Note that Cultivar of the misbalanced and the closest healthy composition are the same. We compute the clr difference between the closest and the misbalanced points.
## [,1]
## clr_N -0.4000826
## clr_P -0.2463863
## clr_K 0.5174425
## clr_Ca -0.8440794
## clr_Mg 0.2250562
## clr_Fv 0.7480496
The perturbation vector is that clr difference back-transformed to leaf compositional space.
comp_names <- c("N", "P", "K", "Ca", "Mg", "Fv")
perturbation_vector <- clrInv(clr_diff)
names(perturbation_vector) <- comp_names
t(perturbation_vector)## [,1]
## N 0.09679140
## P 0.11287200
## K 0.24227737
## Ca 0.06208853
## Mg 0.18085523
## Fv 0.30511547
## attr(,"class")
## [1] acomp
Next, we should compute the corresponding compositions of the clr coordinates of the misbalanced point, as well as the closest TN point.
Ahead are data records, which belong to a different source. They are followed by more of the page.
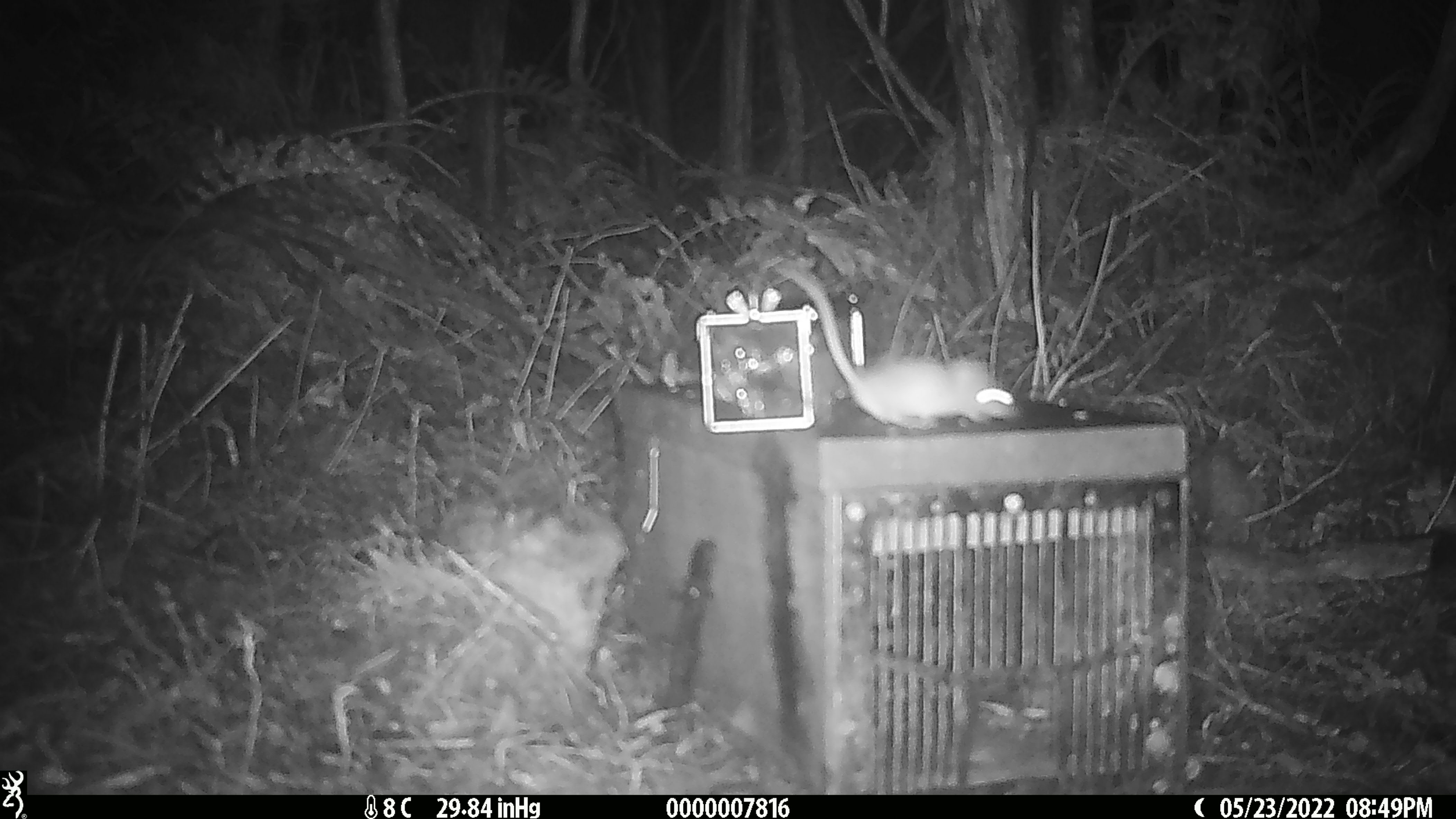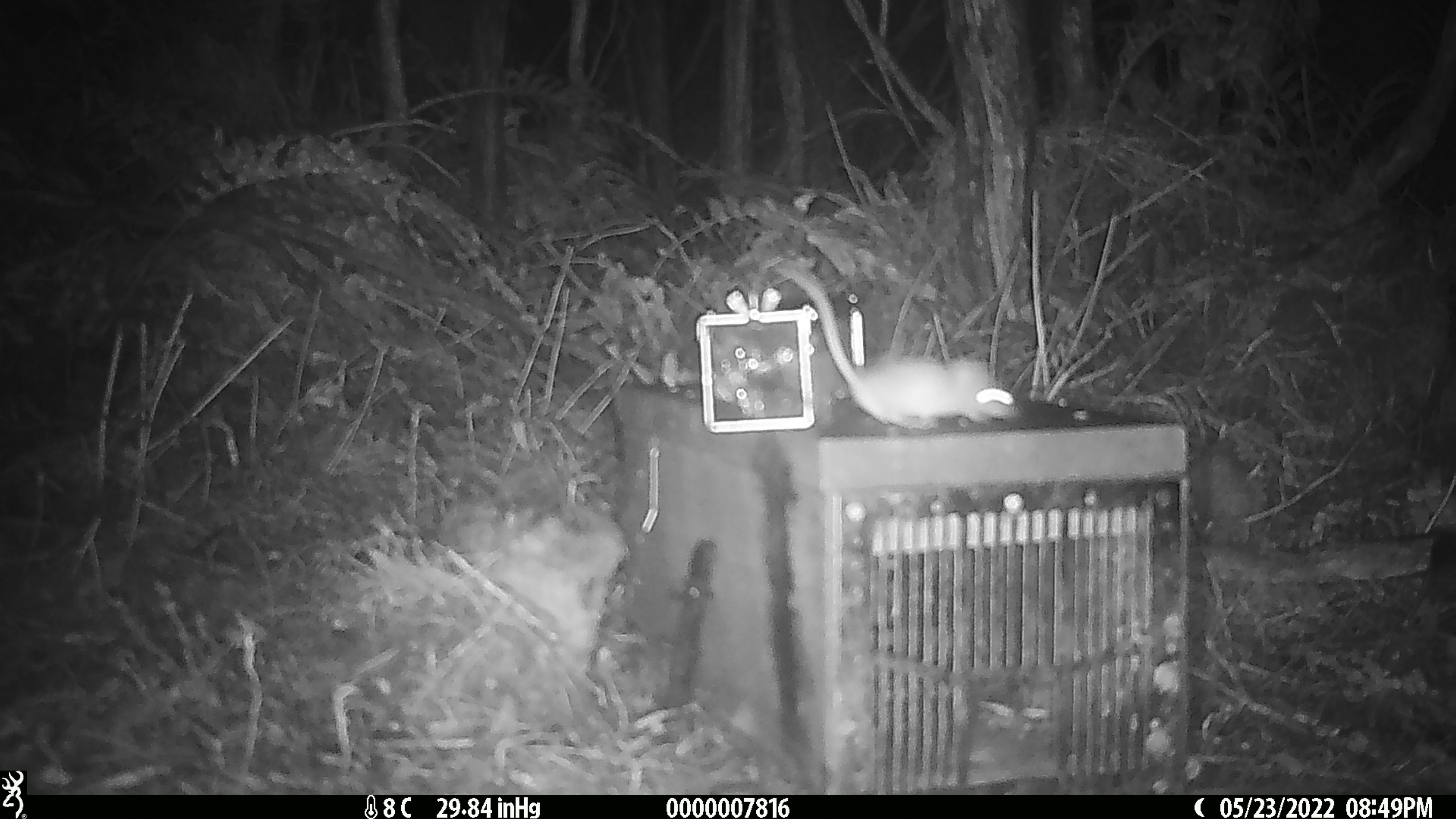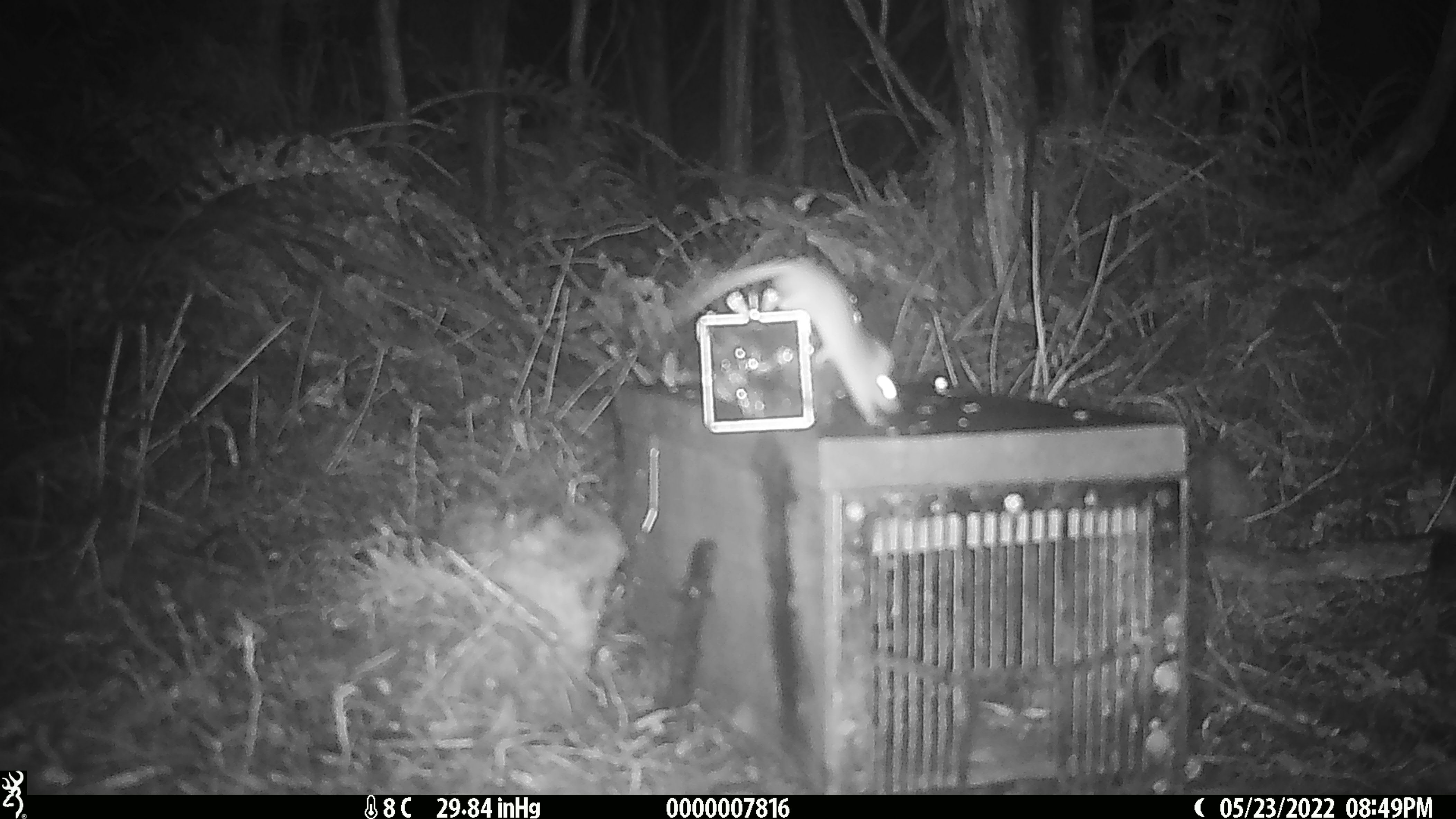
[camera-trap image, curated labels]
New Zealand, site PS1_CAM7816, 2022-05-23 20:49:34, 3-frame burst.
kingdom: Animalia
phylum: Chordata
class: Mammalia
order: Rodentia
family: Muridae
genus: Mus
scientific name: Mus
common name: mouse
Mouse (Mus).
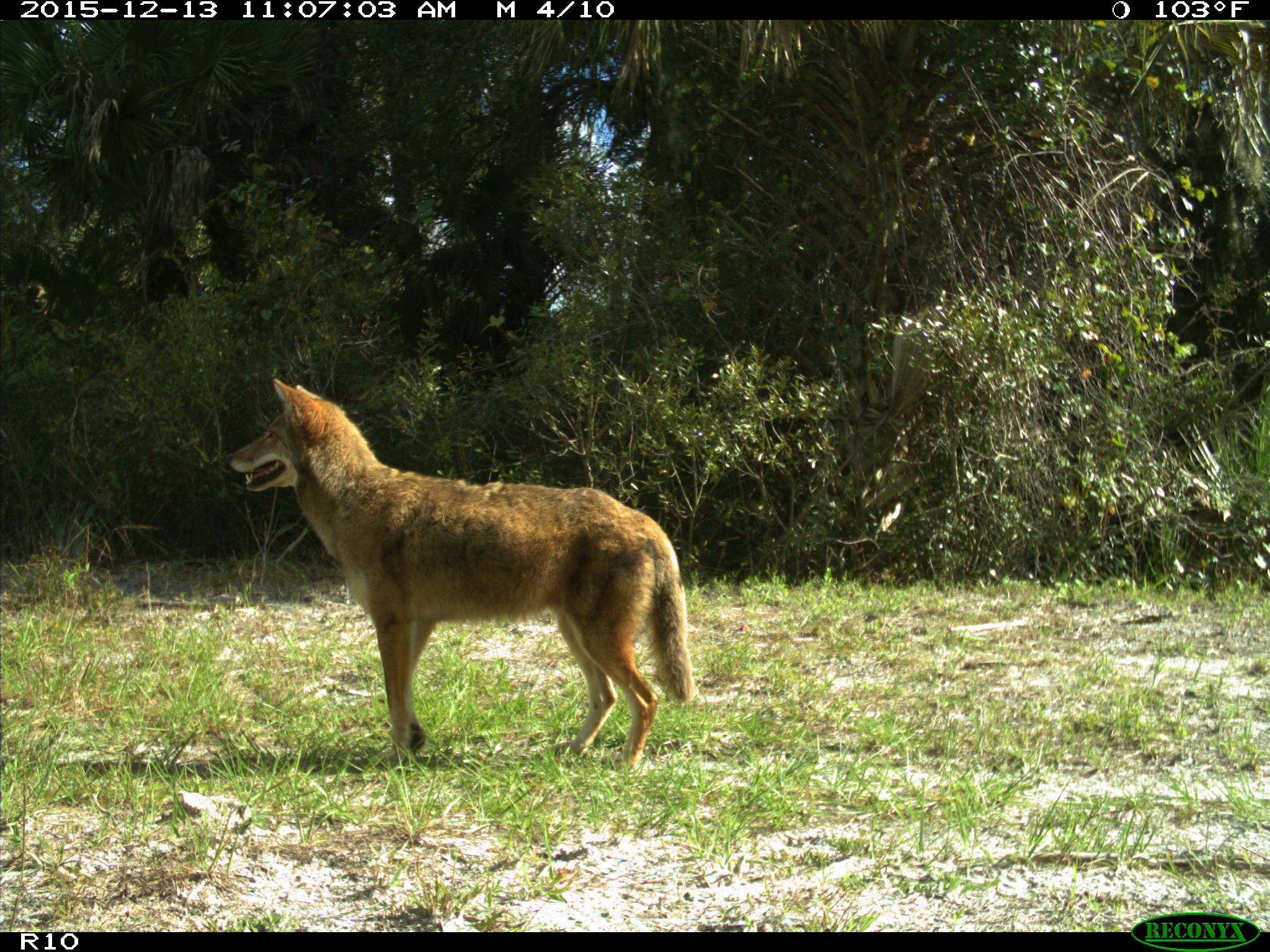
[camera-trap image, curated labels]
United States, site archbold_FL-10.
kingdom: Animalia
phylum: Chordata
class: Mammalia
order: Carnivora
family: Canidae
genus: Canis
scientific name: Canis latrans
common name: coyote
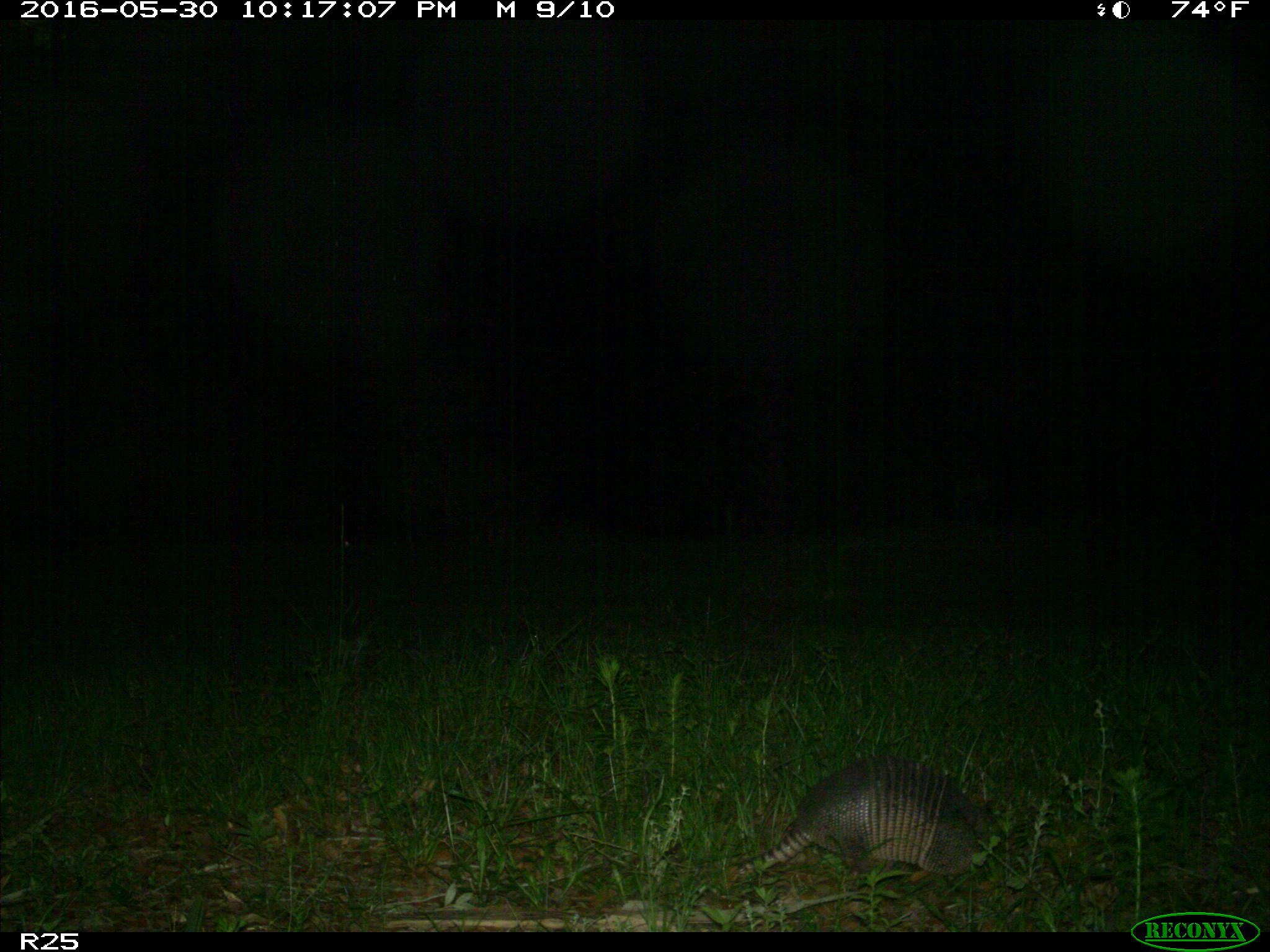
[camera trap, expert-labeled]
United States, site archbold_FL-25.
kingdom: Animalia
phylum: Chordata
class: Mammalia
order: Cingulata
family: Dasypodidae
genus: Dasypus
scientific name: Dasypus novemcinctus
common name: nine-banded armadillo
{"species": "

The vectors could be gathered in a table made up of perturbation vector, misbalanced composition and the closest reference sample (pmc).
misbal_comp <- clrInv(misbalanced)
names(misbal_comp) <- comp_names
closest_comp <- clrInv(closest)
names(closest_comp) <- comp_names
pmc = rbind(perturbation_vector, misbal_comp, closest_comp)
rownames(pmc) = c("perturbation_vector","misbal_comp","closest_comp")
pmc## N P K Ca Mg
## perturbation_vector 0.0967914 0.112872002 0.2422774 0.06208853 0.1808552
## misbal_comp 0.1282805 0.007881602 0.0470000 0.07860000 0.0052000
## closest_comp 0.0488500 0.003500000 0.0448000 0.01920000 0.0037000
## Fv
## perturbation_vector 0.3051155
## misbal_comp 0.7330379
## closest_comp 0.8799500
We could even check that the simplex is closed to 1 for each vector.
## [1] 1
## [1] 1
## [1] 1
The closest composition minus the misbalanced composition should return the perturbation vector.
## N P K Ca Mg Fv
## [1,] 0.0967914 0.112872 0.2422774 0.06208853 0.1808552 0.3051155
## attr(,"class")
## [1] acomp
## N P K Ca Mg Fv
## [1,] 0.0967914 0.112872 0.2422774 0.06208853 0.1808552 0.3051155
## attr(,"class")
## [1] acomp
Or even, perturb the misbalanced point by the perturbation vector, you should obtain the closest TN point:
## N P K Ca Mg Fv
## [1,] 0.04885 0.0035 0.0448 0.0192 0.0037 0.87995
## attr(,"class")
## [1] acomp
## N P K Ca Mg Fv
## [1,] 0.04885 0.0035 0.0448 0.0192 0.0037 0.87995
## attr(,"class")
## [1] acomp
So, the assumption is true. The next codes show the concept using dots plots and histograms for each vector. A data frame is tidded for ggplot. Visualization is better with histograms.
df <- data.frame(rbind(misbalanced, closest, clr_diff),
vectors = factor(c("Observation", "Reference", "Perturbation")))
df$vectors <- df$vectors %>% fct_relevel("Observation", "Reference", "Perturbation")
dfreshape <- melt(df) # reshapes df for ggplot## Using vectors as id variables
## Using vectors as id variables
dfreshape$variable <- sub(pattern = "clr_", replacement = "", x = dfreshape$variable, fixed = TRUE) %>%
fct_relevel("N", "P", "K", "Ca", "Mg", "Fv")ggplot(data = dfreshape, aes(x = value, y = vectors, colour = vectors)) +
geom_point() +
facet_wrap(~ variable, scales = "free_x") +
labs(x='Nutrient clr coordinate', y ='') +
theme(text=element_text(family="Arial", face="bold", size=12)) +
theme_bw()
Figure 4.2: Perturbation vector computation example dotplot using the most imbalanced foliar sample.
g1 <- ggplot(data = dfreshape, aes(x = variable, y = value, fill = vectors)) +
geom_bar(aes(fill = vectors), stat = "identity", position = position_dodge()) +
coord_flip() + theme_bw() +
ylab("Nutrients clr coordinates") + xlab("Diagnostic nutrients") +
theme(legend.title = element_blank()) +
theme(text = element_text(family = "Arial", face = "bold", size = 12))
g1 + scale_fill_discrete(breaks = c("Observation","Reference","Perturbation")) +
scale_fill_manual(values=c("grey50", "black", "grey80"))
Figure 4.3: Perturbation vector computation example barplot using the most imbalanced foliar sample.